Answer these questions about the computer hardware passage:
(a) What connects each unit of the computer 1000?
(b) What boot program is given as an example of what the ROM 1300 stores?
(c) What example of an external network does the communication interface 1500 connect to?

=== PASSAGE SHOWN ===

The information processing of the information processing apparatus 10 is realized by, for example, a computer 1000. The computer 1000 includes a central processing unit (CPU) 1100, a random access memory (RAM) 1200, a read only memory (ROM) 1300, a hard disk drive (HDD) 1400, a communication interface 1500, and an input/output interface 1600. Each unit of the computer 1000 is connected by a bus 1050.

The CPU 1100 operates on the basis of a program (program data 1450) stored in the ROM 1300 or the HDD 1400, and controls each unit. For example, the CPU 1100 develops the program stored in the ROM 1300 or the HDD 1400 in the RAM 1200, and executes processing corresponding to various programs.

The ROM 1300 stores a boot program such as a basic input output system (BIOS) executed by the CPU 1100 when the computer 1000 is activated, a program depending on hardware of the computer 1000, and the like.

The HDD 1400 is a non-transitory computer-readable recording medium that non-transiently records a program executed by the CPU 1100, data used by the program, and the like. Specifically, the HDD 1400 is a recording medium that records the information processing program according to the embodiment as an example of the program data 1450.

The communication interface 1500 is an interface for the computer 1000 to connect to an external network 1550 (for example, the Internet). For example, the CPU 1100 receives data from another device or transmits data generated by the CPU 1100 to another device via the communication interface 1500.

=== DATA ENTRIES ===

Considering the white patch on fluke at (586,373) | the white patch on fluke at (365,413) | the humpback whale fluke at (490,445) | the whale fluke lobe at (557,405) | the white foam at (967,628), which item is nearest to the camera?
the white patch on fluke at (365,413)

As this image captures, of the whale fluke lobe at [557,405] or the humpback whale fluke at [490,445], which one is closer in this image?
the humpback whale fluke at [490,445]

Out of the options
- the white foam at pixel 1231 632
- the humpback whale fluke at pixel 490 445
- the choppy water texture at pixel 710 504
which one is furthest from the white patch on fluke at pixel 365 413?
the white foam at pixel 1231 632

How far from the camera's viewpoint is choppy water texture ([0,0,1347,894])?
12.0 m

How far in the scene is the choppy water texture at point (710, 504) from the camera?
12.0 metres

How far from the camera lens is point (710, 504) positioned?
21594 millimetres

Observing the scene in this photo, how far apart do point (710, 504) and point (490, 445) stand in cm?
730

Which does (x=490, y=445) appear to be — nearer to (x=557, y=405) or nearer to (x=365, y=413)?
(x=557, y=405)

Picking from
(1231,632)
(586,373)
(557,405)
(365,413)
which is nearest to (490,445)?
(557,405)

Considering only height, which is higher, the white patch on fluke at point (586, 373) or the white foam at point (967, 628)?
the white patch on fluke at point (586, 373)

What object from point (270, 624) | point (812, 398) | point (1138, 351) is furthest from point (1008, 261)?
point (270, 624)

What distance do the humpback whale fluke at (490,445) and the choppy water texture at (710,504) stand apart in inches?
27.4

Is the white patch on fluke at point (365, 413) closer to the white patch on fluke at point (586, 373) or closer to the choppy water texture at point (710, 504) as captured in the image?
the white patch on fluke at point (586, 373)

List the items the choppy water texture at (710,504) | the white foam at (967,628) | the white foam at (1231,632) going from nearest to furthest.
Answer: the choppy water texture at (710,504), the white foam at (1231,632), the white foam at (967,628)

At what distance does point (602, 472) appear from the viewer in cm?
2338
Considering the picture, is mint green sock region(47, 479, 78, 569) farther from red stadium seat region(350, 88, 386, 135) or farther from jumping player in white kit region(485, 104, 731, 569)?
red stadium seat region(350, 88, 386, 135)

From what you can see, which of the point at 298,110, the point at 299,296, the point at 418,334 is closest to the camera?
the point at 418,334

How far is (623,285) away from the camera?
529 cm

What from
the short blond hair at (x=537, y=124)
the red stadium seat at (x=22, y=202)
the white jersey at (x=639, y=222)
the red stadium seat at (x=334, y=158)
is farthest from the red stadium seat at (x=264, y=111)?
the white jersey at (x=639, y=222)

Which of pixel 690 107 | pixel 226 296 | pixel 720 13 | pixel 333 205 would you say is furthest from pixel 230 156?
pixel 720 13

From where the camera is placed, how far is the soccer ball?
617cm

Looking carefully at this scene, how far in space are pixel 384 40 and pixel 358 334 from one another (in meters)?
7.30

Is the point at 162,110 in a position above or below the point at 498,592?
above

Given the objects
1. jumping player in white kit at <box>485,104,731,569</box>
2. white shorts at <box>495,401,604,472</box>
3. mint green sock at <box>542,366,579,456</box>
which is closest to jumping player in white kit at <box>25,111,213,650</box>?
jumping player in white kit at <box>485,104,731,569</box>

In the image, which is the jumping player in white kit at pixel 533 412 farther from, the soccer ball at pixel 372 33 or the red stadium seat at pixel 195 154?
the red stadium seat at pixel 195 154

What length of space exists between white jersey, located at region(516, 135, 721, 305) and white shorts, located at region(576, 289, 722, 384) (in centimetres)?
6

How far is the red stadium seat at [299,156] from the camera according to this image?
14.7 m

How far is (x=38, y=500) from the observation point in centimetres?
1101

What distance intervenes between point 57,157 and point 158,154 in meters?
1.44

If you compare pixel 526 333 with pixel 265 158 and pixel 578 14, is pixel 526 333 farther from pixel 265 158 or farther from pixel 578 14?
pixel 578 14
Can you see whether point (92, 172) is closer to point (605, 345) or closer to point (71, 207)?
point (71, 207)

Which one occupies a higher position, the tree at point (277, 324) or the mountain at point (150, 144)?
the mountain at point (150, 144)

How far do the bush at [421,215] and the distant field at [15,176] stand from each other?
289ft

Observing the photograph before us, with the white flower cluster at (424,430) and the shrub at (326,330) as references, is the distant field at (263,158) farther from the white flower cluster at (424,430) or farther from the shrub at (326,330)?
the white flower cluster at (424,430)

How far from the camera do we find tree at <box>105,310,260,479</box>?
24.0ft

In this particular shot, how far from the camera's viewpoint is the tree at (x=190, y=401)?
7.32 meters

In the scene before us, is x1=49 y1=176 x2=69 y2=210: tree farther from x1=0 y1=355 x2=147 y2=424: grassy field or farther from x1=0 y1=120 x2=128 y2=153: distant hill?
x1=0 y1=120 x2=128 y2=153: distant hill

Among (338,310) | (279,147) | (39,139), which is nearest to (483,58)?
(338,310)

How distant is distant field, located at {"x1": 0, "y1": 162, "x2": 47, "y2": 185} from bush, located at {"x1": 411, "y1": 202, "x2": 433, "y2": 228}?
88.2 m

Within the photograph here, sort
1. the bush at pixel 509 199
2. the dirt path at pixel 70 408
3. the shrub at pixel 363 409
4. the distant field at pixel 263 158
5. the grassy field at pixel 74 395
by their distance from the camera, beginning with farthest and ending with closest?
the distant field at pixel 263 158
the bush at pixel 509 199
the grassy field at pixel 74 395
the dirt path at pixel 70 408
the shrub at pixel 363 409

===

* [ANSWER TO THE TASK]
(a) A bus 1050.
(b) A basic input output system (BIOS).
(c) The Internet.